Today, Canopy is Canada's largest medical marijuana producer by far, controlling about half the nation's market. Since starting from scratch in 2013, Canopy has posted some spectacular numbers. Its share price tripled last year. In November, it shot past $1 billion in market capitalization to become Canada's first marijuana unicorn, then briefly cracked $2 billion a few days later. This past March, Canopy joined the S&P/TSX Composite Index, which means that large index funds will pick up its stock automatically. Through a series of acquisitions, the company has amassed six factories and a massive greenhouse in Ontario's Niagara-on-the-Lake.

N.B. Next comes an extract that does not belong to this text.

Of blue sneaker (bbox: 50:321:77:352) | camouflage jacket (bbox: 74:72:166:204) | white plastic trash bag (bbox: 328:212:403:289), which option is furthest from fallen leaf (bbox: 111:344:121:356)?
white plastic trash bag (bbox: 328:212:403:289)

Linton is racing to expand before marijuana becomes legal for recreational use—currently set for 2018—and the market truly explodes. Last November, Canaccord Genuity analysts Matt Bottomley and Neil Maruoka estimated there could be 3.8 million recreational marijuana users in Canada by 2021, and annual sales could hit $6 billion. In preparation, Canopy is pouring money into marketing, trying to create a distinctive brand for Tweed in a sea of undifferentiated buds. In its splashiest move to date, the company signed a promotional deal last year with pot-hoovering rap icon Snoop Dogg.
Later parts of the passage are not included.